A Lebanese-American lawyer accused a national law firm of discrimination in a recently filed lawsuit alleging she was fired the day before she was set to start a job at the firm’s Chicago office in late October because of her Muslim and Arab identity.
Jinan Chehade alleged in a complaint filed Wednesday in U.S. District Court that Foley & Lardner discriminated against her because of her Arab Muslim background and political statements she’d made on social media and at public meetings about the crisis in Gaza.
According to the complaint, Chehade, a Georgetown Law School graduate, had been interning with Foley & Lardner in July 2022 when they offered her a full-time position to begin in fall 2023. Then, 15 hours before she was set to start work, she was fired, according to the complaint.

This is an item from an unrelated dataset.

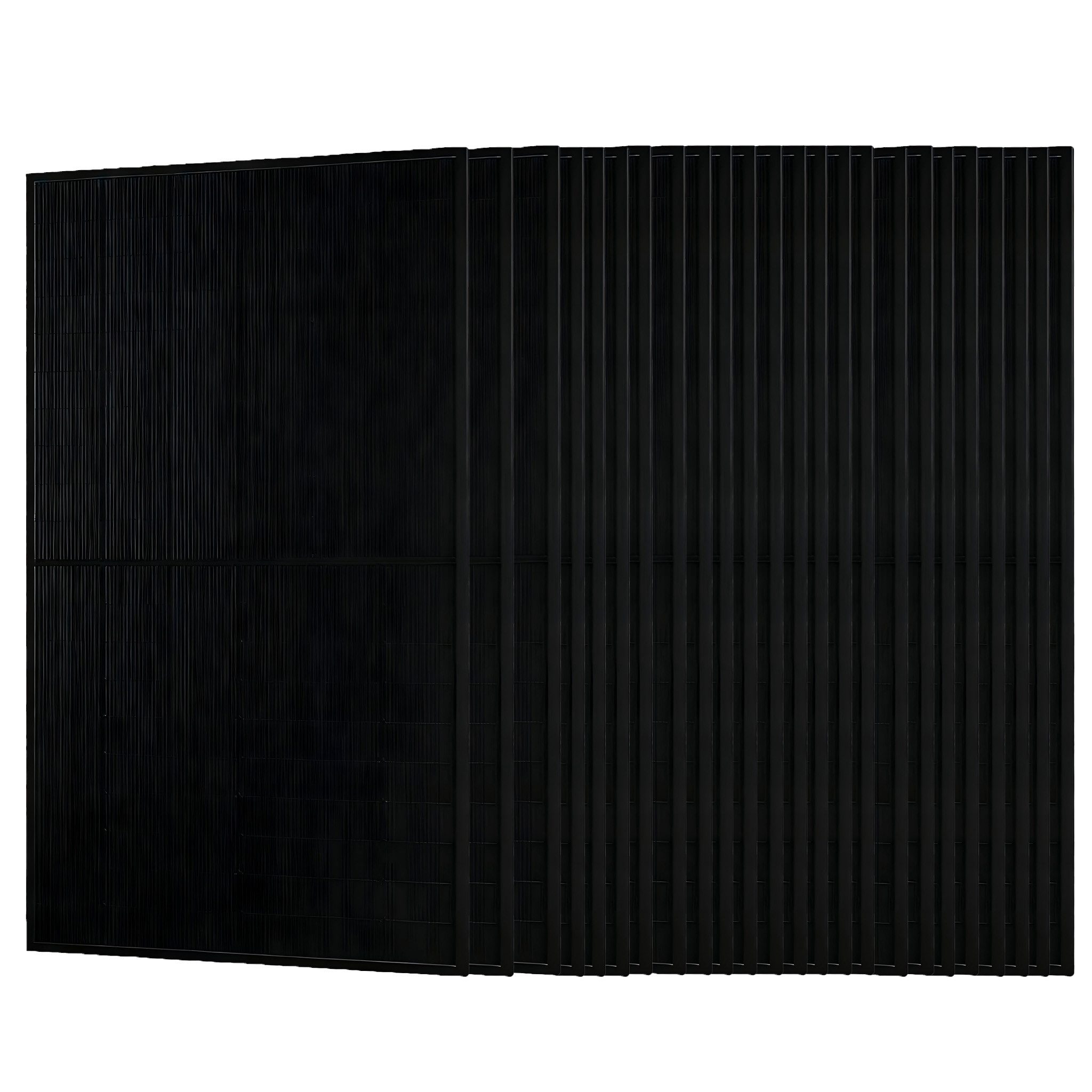 JA SOLAR Solarmodul Solarmodul 500W N-Type Bifazia Glas-Glas, 22.6% Efficiency full black, 500 W, Monokristallin, (24-St., 1/2/4/6/12/24/36 Pcs JA Solar 500W solarmodul), IP68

The Sunday before her slated first day of work, Foley & Lardner asked her to come to the office where she said they interrogated her for two hours “in a very hostile manner,” Chehade alleged in the complaint.

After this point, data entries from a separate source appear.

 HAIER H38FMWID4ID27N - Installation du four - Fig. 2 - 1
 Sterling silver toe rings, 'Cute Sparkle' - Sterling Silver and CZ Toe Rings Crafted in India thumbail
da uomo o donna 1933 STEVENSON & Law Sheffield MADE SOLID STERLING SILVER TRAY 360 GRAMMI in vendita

“As soon as we all sat down, they pulled out a packet of about 15 to 20 pages with screenshots of my social media posts, about speeches that I’ve made, about my background, my identity,” Chehade said. “When I really started to feel the anxiety and panic was when they asked me about my dad, and where he worked – and obviously as a child of immigrants, a big law firm asking you about your father… alarm bells just started going off in my head,” Chehade told the Tribune in an interview Thursday.

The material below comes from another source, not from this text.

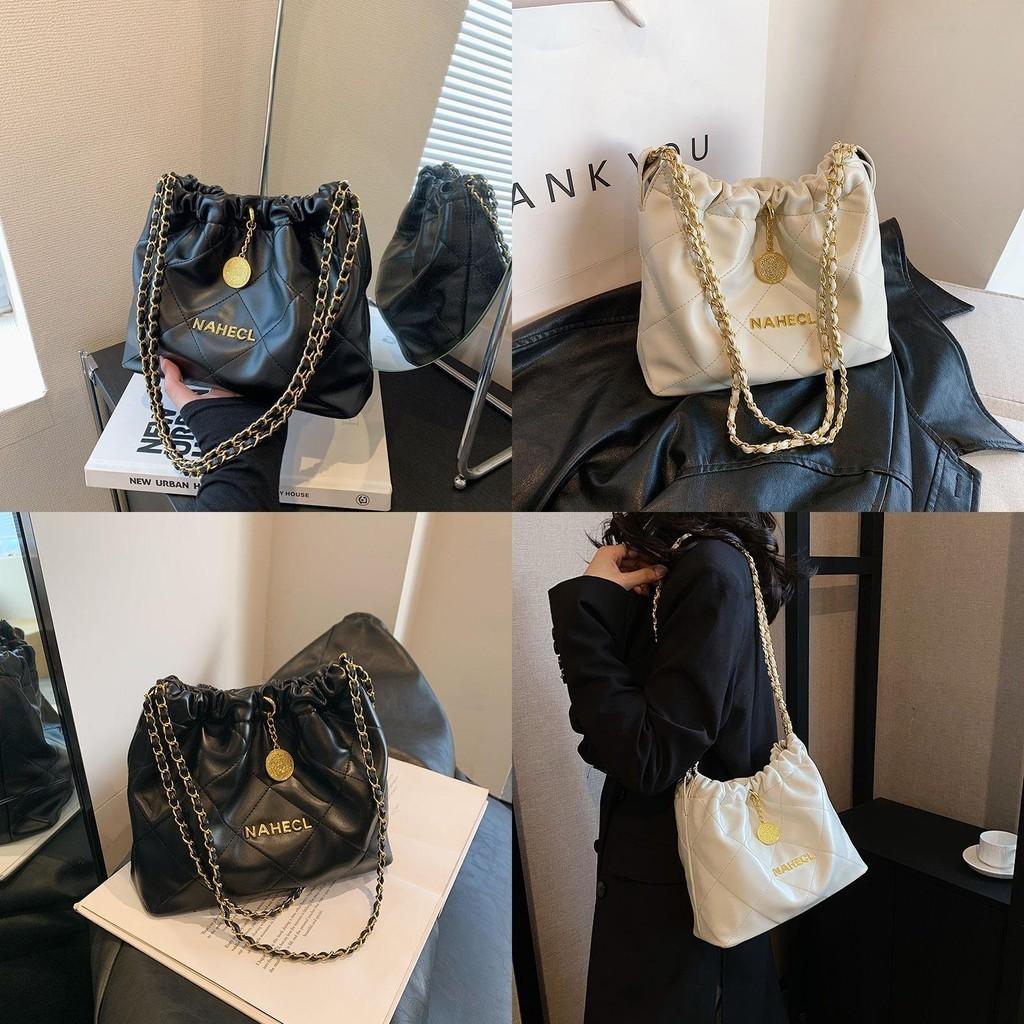 Трендовый трансграничный стиль, сумка среднего размера из полиуретана, черно-белая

Chehade’s father, she said, works at the Mosque Foundation in Bridgeview.
The firm also questioned her about her associations with Students for Justice in Palestine and public comments she had made regarding a proposed ceasefire resolution at a Chicago City Council Meeting, said Chehade, who is Lebanese but has family who live in Gaza.
“It was devastating when they turned against me and vilified me in this way when I really respected their supposed commitment to diversity,” Chehade said.
In an emailed statement, a Foley & Lardner representative said they believed Chehade’s complaint was “without merit.”
“We stand behind our decision to rescind Ms. Chehade’s employment offer as a result of the statements she made surrounding the horrendous attacks by Hamas on October 7,” a firm representative said.